**Problem description:** Please give the data below again in full, exactly as it stands.

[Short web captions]
------------------------------------------------

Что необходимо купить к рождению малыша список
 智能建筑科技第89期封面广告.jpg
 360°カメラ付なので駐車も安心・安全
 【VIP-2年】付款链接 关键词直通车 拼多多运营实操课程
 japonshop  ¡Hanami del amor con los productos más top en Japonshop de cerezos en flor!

------------------------------------------------

**Result:**
Что необходимо купить к рождению малыша список
 智能建筑科技第89期封面广告.jpg
 360°カメラ付なので駐車も安心・安全
 【VIP-2年】付款链接 关键词直通车 拼多多运营实操课程
 japonshop  ¡Hanami del amor con los productos más top en Japonshop de cerezos en flor!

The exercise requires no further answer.